En revanche, il est certain que l’environnement affectif et émotionnel dans lequel grandit l’enfant joue un rôle déterminant dans la façon dont il arrivera à gérer cette sensibilité exacerbée. Comprenez avant tout que les réactions de votre enfant ne sont pas « faites exprès » : il ne s'agit ni de manipulation, ni de caprice. Avec votre aide, il va apprendre à gérer ses émotions. Mais d’ici là, réprimandes et punitions seraient totalement contreproductives.
- Accueillez avec bienveillance les émotions de votre enfant : nommez ce qu’il ressent, validez que vous avez compris que c’est difficile pour lui, même si vous avez du mal à comprendre pourquoi il vit si intensément ce qui vous paraît tellement insignifiant.
- Invitez-le à parler de ses émotions, de ce qu’il ressent, pour lui permettre de mettre du sens sur ce qu’il vit.
- Prêtez attention à ses comportements : à force d’observer votre enfant, vous arriverez à décoder les signes annonciateurs d’un trop-plein d’émotions ou de perceptions sensorielles. Proposez-lui alors de vous extraire avec lui de la situation sociale ou sensorielle : aménagez-vous un moment, au calme, où il puisse faire le vide à sa façon.
- De la même façon, vous apprendrez à identifier les situations qui conduisent à la surcharge et à les anticiper par des aménagements.
- Aménagez le changement : votre enfant doit dormir à l’extérieur ? Autre luminosité, autres bruits, matelas différent… L’autoriser à apporter ses draps et son oreiller, par exemple, lui permet de retrouver ce contact-là, qu’il connaît bien et qui le rassure. Parlez avec lui de ce qui lui est difficile et essayez ensemble de trouver les moyens de s’y adapter.
- Aménagez des moments de calme : votre enfant vous réclamait à cor et à cri d’aller à la piscine municipale, mais après une demi-heure de trempette il demande déjà à rentrer. Il est possible que le bruit ou le contact continu des éclaboussures lui deviennent rapidement insupportables. Peut-être pouvez-vous lui proposer un temps de pause, de jeu calme, avant de lui proposer de se baigner à nouveau.
- Aidez-le à accorder de l’importance seulement lorsque c’est nécessaire : est-ce que ce problème est grave ou « juste » agaçant ? Il y a plein d’évènements agaçants, frustrants, dans la vie quotidienne. Peu d’entre eux viennent compromettre la santé ou la sécurité de l’enfant. L’aider à distinguer ce qui le contrarie de ce qui est grave lui permet de prioriser le traitement des informations qui lui parviennent, et ainsi de moins se laisser submerger.

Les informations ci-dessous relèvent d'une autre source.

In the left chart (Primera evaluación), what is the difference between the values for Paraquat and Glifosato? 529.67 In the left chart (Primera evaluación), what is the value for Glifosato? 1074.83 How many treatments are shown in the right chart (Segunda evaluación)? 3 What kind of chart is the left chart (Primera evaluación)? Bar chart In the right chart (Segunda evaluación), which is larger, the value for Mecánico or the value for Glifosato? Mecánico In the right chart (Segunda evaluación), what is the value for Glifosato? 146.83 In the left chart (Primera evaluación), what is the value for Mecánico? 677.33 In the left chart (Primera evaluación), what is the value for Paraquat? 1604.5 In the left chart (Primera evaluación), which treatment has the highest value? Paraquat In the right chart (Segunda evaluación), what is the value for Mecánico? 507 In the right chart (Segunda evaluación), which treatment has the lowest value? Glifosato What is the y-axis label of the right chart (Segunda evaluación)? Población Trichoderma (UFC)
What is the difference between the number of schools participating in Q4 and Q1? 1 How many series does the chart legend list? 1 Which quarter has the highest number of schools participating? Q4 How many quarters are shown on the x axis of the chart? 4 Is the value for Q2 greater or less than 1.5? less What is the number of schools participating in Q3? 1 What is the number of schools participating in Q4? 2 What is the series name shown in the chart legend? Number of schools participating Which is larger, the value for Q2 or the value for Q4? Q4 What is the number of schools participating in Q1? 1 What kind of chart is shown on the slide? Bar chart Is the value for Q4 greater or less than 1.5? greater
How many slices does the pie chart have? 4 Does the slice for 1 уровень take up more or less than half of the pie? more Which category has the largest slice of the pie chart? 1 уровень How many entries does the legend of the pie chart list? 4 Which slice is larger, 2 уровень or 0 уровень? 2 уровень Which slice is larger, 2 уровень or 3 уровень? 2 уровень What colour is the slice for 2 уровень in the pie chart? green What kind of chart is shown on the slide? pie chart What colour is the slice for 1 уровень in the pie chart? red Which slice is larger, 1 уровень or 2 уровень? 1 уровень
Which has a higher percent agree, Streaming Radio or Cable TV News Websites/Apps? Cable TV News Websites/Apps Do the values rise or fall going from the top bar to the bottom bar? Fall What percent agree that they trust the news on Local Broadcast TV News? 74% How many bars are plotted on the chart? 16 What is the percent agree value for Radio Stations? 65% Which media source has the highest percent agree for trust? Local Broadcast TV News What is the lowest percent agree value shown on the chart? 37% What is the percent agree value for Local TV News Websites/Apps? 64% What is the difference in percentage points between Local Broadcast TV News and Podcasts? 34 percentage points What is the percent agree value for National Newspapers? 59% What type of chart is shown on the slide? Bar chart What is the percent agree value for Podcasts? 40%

- Valorisez ses qualités, son sens du détail, de l’observation, son empathie, son intelligence émotionnelle, sa créativité, ses ressources…
Avoir une sensibilité exacerbée permet à l’enfant de prêter attention à des détails passés inaperçus aux yeux des autres, d’être davantage capable de s’accorder à l’état émotionnel de son interlocuteur. D’un point de vue sociétal, c’est un avantage certain ! Nous avons donc tout intérêt à soutenir ces enfants et à les accompagner vers une meilleure façon de gérer le flux d’informations sensorielles qui leur parviennent, pour les aider à devenir des adultes solidement empathiques et soutenants à leur tour.